_INSTRUCTIONS FOR THE TASK_:
Reproduce the records below word for word, from the line containing "What separation can be measured between (x=234, y=13)" through the line containing "16.1 metres", inclusive.

_RECORDS PROVIDED_:
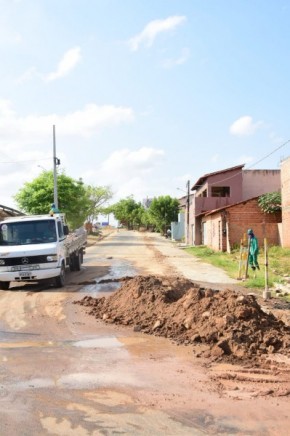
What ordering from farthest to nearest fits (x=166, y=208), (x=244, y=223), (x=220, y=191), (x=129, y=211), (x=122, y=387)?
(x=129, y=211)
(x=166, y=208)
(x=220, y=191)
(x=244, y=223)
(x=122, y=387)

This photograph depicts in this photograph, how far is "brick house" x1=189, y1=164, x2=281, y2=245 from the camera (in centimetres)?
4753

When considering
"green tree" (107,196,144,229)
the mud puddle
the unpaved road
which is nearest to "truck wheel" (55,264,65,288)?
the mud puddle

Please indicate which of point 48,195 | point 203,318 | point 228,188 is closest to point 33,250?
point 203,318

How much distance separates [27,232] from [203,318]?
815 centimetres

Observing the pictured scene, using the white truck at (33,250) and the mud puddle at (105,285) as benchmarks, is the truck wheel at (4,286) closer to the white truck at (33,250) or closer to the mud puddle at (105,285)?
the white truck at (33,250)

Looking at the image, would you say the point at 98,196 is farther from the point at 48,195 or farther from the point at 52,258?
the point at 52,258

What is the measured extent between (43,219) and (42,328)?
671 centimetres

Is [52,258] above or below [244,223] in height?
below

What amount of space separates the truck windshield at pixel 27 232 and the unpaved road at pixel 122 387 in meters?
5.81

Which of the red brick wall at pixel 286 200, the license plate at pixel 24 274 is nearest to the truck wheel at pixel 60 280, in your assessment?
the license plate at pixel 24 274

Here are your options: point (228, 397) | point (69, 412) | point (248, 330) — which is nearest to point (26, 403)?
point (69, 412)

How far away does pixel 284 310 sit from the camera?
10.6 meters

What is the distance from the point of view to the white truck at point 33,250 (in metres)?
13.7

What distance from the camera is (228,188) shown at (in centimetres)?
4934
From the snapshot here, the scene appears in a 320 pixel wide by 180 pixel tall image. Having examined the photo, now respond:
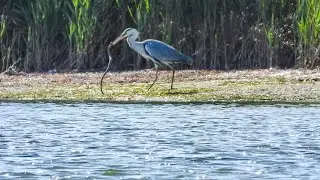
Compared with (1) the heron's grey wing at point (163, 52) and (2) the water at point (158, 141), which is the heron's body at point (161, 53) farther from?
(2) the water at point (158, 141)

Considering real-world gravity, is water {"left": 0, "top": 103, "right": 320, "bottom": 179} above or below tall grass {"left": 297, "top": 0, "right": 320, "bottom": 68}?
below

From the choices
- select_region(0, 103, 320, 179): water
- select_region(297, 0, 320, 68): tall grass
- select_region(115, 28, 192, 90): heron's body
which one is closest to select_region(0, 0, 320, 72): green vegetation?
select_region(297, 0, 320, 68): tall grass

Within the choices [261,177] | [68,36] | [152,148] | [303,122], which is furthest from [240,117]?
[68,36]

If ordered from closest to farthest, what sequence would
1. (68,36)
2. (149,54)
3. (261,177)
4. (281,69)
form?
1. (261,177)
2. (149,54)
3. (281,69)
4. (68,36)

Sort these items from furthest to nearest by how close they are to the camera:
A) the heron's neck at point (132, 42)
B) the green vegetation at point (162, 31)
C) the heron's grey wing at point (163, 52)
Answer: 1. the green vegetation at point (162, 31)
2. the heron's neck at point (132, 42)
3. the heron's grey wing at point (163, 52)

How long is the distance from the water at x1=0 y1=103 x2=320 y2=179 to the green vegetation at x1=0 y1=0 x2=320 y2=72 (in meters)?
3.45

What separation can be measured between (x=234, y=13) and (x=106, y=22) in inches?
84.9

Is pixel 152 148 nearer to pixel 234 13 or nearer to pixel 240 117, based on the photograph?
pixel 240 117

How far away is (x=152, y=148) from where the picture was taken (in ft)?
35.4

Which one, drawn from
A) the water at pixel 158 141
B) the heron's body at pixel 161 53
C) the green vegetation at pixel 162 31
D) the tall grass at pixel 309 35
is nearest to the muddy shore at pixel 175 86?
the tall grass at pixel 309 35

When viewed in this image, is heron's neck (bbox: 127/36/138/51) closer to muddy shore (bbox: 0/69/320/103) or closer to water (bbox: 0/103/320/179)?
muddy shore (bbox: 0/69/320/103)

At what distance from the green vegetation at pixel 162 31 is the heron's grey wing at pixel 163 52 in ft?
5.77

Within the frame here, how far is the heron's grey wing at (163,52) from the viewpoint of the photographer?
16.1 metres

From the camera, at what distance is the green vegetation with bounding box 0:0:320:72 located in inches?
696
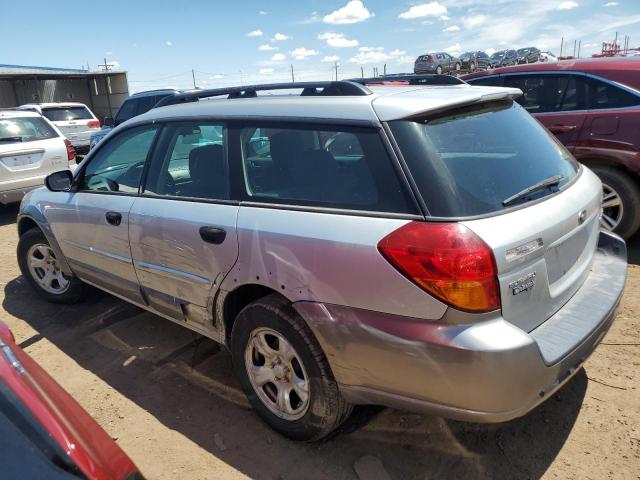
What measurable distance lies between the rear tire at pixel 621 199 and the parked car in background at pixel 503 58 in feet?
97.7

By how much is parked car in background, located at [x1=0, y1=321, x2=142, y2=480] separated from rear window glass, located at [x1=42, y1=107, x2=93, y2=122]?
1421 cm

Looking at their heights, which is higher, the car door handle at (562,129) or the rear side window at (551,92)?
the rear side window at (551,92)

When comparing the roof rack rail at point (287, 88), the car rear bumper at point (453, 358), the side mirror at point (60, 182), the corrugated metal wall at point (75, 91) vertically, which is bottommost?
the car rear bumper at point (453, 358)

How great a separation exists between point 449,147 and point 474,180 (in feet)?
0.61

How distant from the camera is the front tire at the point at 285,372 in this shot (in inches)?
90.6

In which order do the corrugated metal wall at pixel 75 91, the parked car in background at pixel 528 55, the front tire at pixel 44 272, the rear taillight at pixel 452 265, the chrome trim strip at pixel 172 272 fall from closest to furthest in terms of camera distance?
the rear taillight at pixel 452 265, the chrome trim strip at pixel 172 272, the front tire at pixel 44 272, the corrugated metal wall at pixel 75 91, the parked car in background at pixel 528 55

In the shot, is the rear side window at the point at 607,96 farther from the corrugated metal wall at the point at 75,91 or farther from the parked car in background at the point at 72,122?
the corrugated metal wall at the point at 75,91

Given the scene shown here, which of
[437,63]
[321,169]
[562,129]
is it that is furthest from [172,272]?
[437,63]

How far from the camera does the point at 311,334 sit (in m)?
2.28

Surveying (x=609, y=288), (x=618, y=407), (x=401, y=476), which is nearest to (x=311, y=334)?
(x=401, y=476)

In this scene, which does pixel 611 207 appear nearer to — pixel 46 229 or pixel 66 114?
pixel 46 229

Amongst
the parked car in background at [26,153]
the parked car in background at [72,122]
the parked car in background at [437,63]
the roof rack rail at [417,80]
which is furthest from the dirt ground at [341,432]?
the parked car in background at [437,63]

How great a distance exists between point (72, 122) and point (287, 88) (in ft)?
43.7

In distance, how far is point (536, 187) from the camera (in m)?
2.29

==

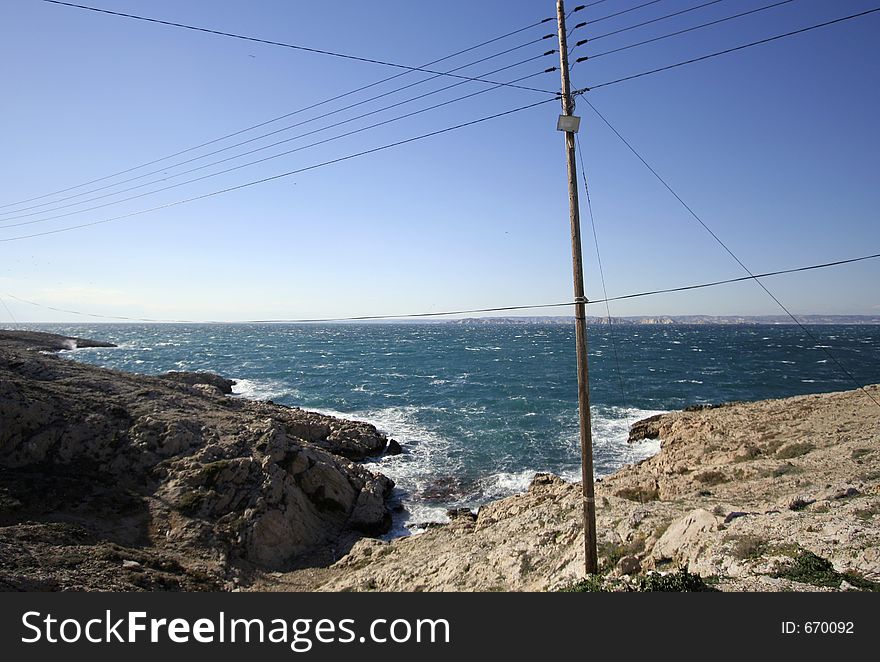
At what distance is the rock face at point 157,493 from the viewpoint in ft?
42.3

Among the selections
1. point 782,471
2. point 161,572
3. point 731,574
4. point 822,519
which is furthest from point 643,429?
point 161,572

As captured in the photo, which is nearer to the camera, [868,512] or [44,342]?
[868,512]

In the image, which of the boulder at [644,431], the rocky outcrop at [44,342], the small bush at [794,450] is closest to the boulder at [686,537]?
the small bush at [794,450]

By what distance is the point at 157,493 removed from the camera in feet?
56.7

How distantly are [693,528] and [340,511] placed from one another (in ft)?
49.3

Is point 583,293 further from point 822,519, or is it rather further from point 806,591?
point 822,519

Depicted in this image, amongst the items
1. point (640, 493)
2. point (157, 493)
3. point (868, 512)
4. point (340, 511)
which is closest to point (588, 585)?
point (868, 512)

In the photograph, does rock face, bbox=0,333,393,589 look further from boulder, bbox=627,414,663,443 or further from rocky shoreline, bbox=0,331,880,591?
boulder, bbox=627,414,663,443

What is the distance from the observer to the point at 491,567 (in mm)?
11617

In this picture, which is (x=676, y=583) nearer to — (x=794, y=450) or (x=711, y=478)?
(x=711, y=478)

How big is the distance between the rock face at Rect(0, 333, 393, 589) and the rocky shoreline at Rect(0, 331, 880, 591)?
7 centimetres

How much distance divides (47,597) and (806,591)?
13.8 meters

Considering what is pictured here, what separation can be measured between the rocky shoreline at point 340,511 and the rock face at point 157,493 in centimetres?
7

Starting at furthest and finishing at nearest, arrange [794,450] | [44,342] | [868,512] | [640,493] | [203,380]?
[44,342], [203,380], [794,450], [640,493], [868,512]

_SOLVED EXERCISE_:
What separation can be measured between (x=234, y=13) and (x=106, y=22) in inches?
84.9

Is pixel 152 148 nearer to pixel 234 13 or nearer to pixel 240 117, based on the photograph?
pixel 240 117

How far away is (x=152, y=148) from where the picture was taken (in ft)?
35.4

Which one, drawn from
A) the water at pixel 158 141
B) the heron's body at pixel 161 53
C) the green vegetation at pixel 162 31
D) the tall grass at pixel 309 35
is nearest to the muddy shore at pixel 175 86?
the tall grass at pixel 309 35

When viewed in this image, is heron's neck (bbox: 127/36/138/51) closer to muddy shore (bbox: 0/69/320/103) or closer to water (bbox: 0/103/320/179)?
muddy shore (bbox: 0/69/320/103)

At what distance from the green vegetation at pixel 162 31 is the heron's grey wing at pixel 163 52 in ft?
5.77

Within the frame here, how far is the heron's grey wing at (163,52) from the viewpoint of the photographer?
16.1 metres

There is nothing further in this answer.